Nachdem sich der Priester Nicolas Betticher im Sommer 2023 in Rom über den Umgang der Schweizer Bischöfe mit sexueller Gewalt beschwerte, wurde Bischof Joseph Maria Bonnemain aufgefordert, eine kanonische Voruntersuchung durchzuführen. Konkret ging es bei den Vorwürfen von Betticher um Vertuschungsvorwürfe gegen sechs Bischöfe, von denen vier noch heute Mitglieder der Schweizer Bischofskonferenz (SBK) sind. Viele der Bischöfe sollen direkt von den Missbrauchsopfern angesprochen worden sein, worauf sie entweder gar nicht oder mit jahrelanger Verspätung reagierten.

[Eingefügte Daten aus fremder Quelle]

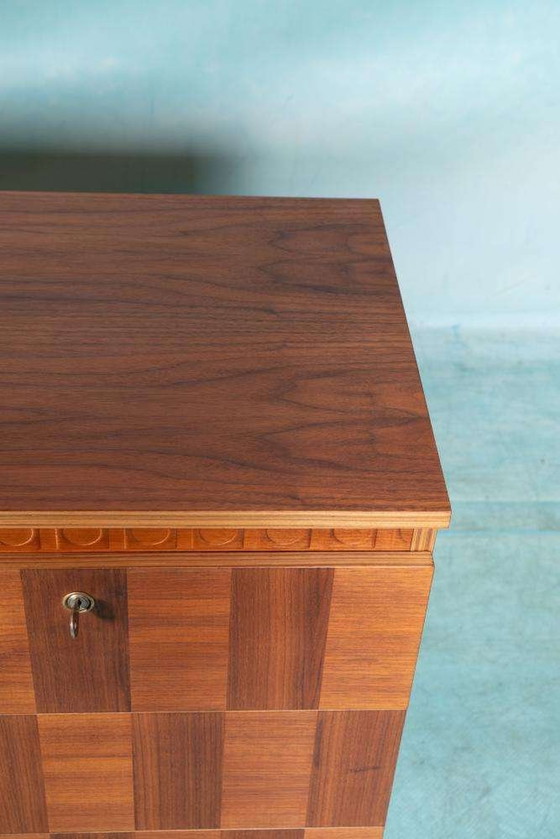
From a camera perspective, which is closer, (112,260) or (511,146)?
(112,260)

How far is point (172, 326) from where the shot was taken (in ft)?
2.78

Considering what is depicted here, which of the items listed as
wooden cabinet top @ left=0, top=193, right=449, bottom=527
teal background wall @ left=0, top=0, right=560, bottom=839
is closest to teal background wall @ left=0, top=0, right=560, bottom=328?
teal background wall @ left=0, top=0, right=560, bottom=839

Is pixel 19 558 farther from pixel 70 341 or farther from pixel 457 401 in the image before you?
pixel 457 401

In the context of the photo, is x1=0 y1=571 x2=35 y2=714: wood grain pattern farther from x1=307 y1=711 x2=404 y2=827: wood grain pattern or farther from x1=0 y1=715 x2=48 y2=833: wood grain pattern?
x1=307 y1=711 x2=404 y2=827: wood grain pattern

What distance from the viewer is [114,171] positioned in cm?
143

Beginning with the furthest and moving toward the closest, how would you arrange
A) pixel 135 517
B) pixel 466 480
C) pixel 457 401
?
pixel 457 401 → pixel 466 480 → pixel 135 517

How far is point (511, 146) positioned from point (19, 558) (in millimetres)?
991

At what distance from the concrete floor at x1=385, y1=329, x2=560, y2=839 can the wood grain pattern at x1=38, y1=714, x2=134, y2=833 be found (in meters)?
0.28

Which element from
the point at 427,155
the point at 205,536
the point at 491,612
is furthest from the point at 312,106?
the point at 205,536

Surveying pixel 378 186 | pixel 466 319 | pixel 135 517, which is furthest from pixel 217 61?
pixel 135 517

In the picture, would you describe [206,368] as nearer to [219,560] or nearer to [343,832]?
[219,560]

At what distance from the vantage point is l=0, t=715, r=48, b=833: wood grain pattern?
0.79 meters

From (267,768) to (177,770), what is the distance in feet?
0.21

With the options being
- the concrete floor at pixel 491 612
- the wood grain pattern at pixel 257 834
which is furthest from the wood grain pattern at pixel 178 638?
the concrete floor at pixel 491 612
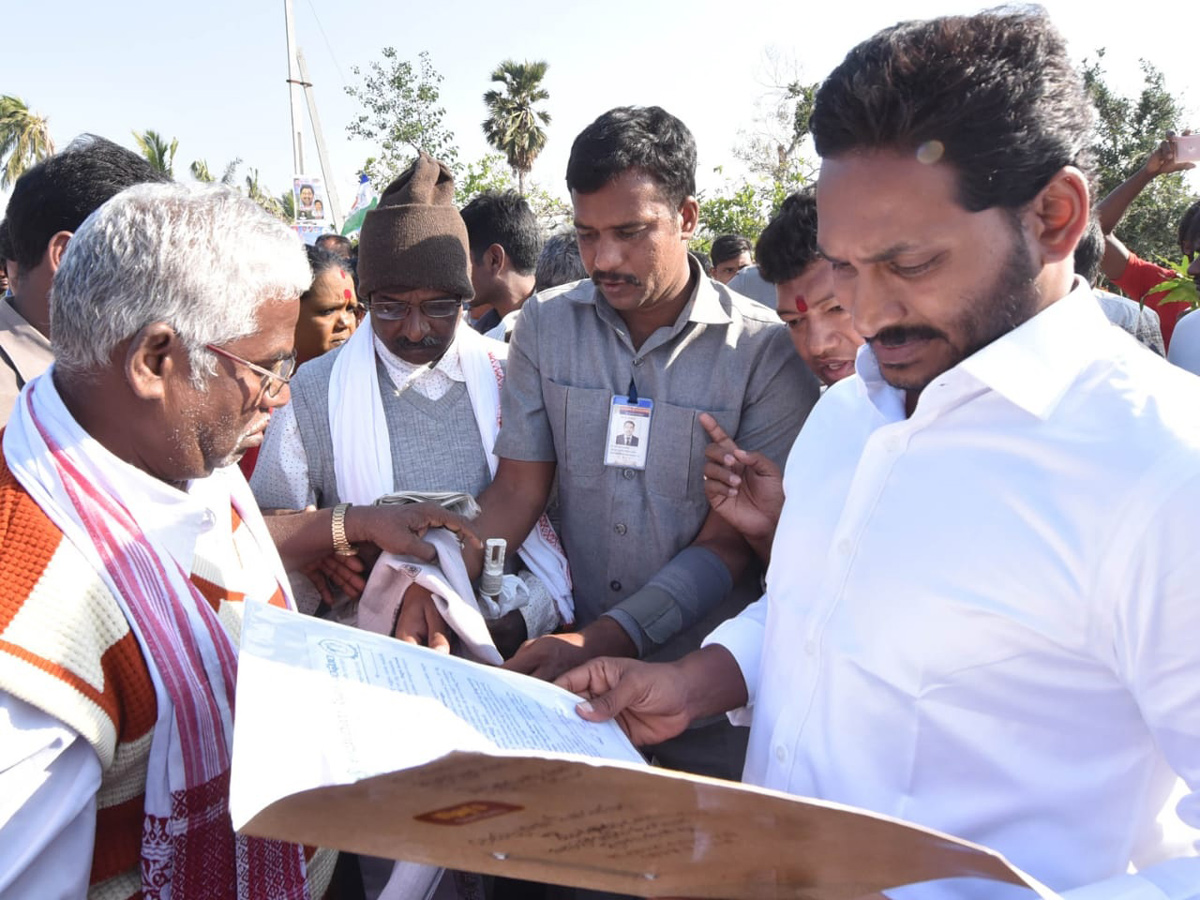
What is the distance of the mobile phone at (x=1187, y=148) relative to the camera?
4617mm

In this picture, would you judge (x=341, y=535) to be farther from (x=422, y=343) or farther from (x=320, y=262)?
(x=320, y=262)

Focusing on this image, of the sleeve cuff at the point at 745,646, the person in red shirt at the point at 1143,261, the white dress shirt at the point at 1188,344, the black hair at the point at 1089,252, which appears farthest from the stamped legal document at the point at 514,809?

Weitere Bischöfe sollen Kenntnis von den Vorwürfen gehabt und ebenfalls nichts unternommen haben. Das kanonische Kirchenrecht sieht in Fällen sexueller Gewalt eine unverzügliche Meldepflicht vor.
Für die Untersuchung fanden in einer Kooperation mit dem Neuenburger Kantonsrichter Pierre Cornu und der Professorin für Strafrecht und Strafprozesse der Universität Zürich, Brigitte Tag, persönliche Gespräche, Befragungen und Analysen verschiedener Archivdokumente statt. Die Ergebnisse aus den Untersuchungen wurden dem Dikasterium für Bischöfe in Rom vorgelegt, das sich nun mit einem Schreiben durch Kardinal Robert Francis Prevost an die Schweizer Bischöfe wandte und die Ergebnisse mitteilte.

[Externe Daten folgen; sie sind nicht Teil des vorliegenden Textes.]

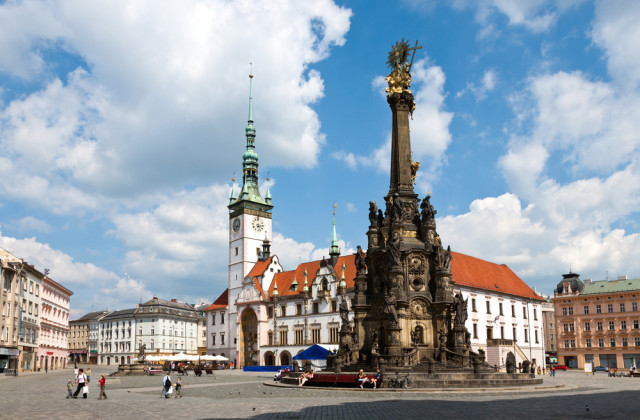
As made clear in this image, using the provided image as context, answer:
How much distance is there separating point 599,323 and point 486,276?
21.8 m

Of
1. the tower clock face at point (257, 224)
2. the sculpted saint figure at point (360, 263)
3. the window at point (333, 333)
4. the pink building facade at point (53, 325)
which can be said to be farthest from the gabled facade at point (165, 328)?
the sculpted saint figure at point (360, 263)

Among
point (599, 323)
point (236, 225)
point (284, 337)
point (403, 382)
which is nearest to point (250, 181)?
point (236, 225)

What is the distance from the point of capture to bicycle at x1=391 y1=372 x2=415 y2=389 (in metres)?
26.7

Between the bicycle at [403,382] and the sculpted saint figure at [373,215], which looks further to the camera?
the sculpted saint figure at [373,215]

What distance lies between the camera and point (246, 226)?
93938 mm

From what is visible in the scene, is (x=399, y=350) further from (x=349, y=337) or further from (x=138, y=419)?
(x=138, y=419)

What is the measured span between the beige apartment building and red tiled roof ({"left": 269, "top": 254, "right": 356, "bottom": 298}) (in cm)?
3331

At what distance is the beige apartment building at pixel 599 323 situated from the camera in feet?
256

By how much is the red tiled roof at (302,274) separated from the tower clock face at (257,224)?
1158 cm

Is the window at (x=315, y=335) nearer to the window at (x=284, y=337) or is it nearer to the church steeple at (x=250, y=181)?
the window at (x=284, y=337)

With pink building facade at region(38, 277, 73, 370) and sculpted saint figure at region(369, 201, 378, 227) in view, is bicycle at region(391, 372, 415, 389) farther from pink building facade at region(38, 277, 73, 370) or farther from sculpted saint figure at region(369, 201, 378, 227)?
pink building facade at region(38, 277, 73, 370)

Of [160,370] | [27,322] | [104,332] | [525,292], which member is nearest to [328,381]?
[160,370]

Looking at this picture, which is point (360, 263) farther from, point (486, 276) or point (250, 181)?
point (250, 181)

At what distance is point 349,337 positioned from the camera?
3431 cm
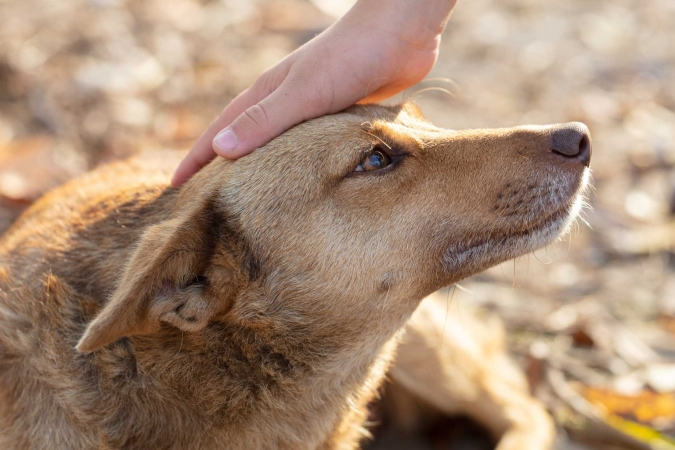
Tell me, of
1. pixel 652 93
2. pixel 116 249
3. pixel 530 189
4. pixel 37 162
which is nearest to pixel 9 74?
pixel 37 162

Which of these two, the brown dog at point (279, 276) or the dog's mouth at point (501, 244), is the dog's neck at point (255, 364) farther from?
the dog's mouth at point (501, 244)

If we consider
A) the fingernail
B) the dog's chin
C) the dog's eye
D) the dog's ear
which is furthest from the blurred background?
the dog's ear

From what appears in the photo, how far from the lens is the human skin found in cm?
316

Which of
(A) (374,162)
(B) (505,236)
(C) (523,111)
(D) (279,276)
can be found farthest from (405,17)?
(C) (523,111)

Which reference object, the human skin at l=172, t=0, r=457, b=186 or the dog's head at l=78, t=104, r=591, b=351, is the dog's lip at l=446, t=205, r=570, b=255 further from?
the human skin at l=172, t=0, r=457, b=186

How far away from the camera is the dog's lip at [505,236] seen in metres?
3.07

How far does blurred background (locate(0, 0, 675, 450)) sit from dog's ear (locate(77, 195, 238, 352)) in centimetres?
160

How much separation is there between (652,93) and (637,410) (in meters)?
4.24

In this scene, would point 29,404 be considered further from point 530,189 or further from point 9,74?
point 9,74

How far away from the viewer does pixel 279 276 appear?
123 inches

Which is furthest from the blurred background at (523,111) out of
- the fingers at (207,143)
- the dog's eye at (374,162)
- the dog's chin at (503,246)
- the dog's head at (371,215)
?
the fingers at (207,143)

Antwort vom Vatikan an die Bistümer und Bischöfe
Den Schlussfolgerungen des Vatikans ist zu entnehmen, dass keine Hinweise auf „strafbare Vergehen, Vertuschung, Nachlässigkeit oder Fehler“ festgestellt wurden, die ein kirchenrechtliches Strafverfahren erfordern würden. Es wurden jedoch Fehler in kanonischen Verfahrensformen erkannt, die die Bischöfe zutiefst bedauern. Das Verhalten der Schweizer Bischöfe wurde in der Mitteilung der Schweizer Bischofskonferenz als „nicht korrekt“ beschrieben. „Aufgrund der formalen Irregularitäten“ wurde den Bischöfen eine kanonische Rüge erteilt. Juristische Folgen haben die Geistlichen nicht zu erwarten; dennoch wurden die Bischöfe ermutigt, „aufmerksamer zu agieren“ und gemeldete Missbrauchsfälle ernst zu nehmen sowie mit großer „Sorgfalt und Fachkenntnis“ zu behandeln. So sollen die Bischöfe stets mit dem Gefühl der Gerechtigkeit gegenüber den Betroffenen handeln, „denen die Kirche Zuhören, Aufmerksamkeit und Wiedergutmachung schuldet“, und die gegebenen Normen bei den Untersuchungen einhalten und beachten.
Nicht das erste Versäumnis der Schweizer Bischöfe
Die Schlussfolgerung des Dikasteriums der Bischöfe ist vor dem Hintergrund, dass die Schweizer Bischöfe nicht die erste Rüge erhalten, besonders zu bewerten. Bereits im Jahr 2023 wurde Bischof Felix Gmür wegen ähnlichen Fehlverhaltens gerügt. Der Basler Bischof teilte seine Kenntnis über Missbrauchsfälle erst mit, als es durch einen Beobachter zu Recherchen kam. Bischof Gmür vertuschte den Missbrauch, indem er dem Täter neben den Fallunterlagen auch das Tagebuch des Opfers zuschob. Auch hier verzichtete das Dikasterium für Bischöfe auf juristische Schritte gegen den Geistlichen.
Kardinal Prevost erkennt Fortschritte an
Das Dikasterium für Bischöfe wertschätzte im Schreiben von Kardinal Prevost das pastorale Engagement der SBK-Mitglieder und dankte ihnen für die verantwortungsvolle Haltung angesichts der Herausforderungen. In der Mitteilung erkannte Kardinal Prevost die Fortschritte an. Besonders geht es hierbei um die gesteigerte Effizienz im Umgang mit Missbrauchsfällen, die durch enge Zusammenarbeit mit unabhängigen Organisationen sowie gut geschultem Personal intensiviert und gefördert wurde.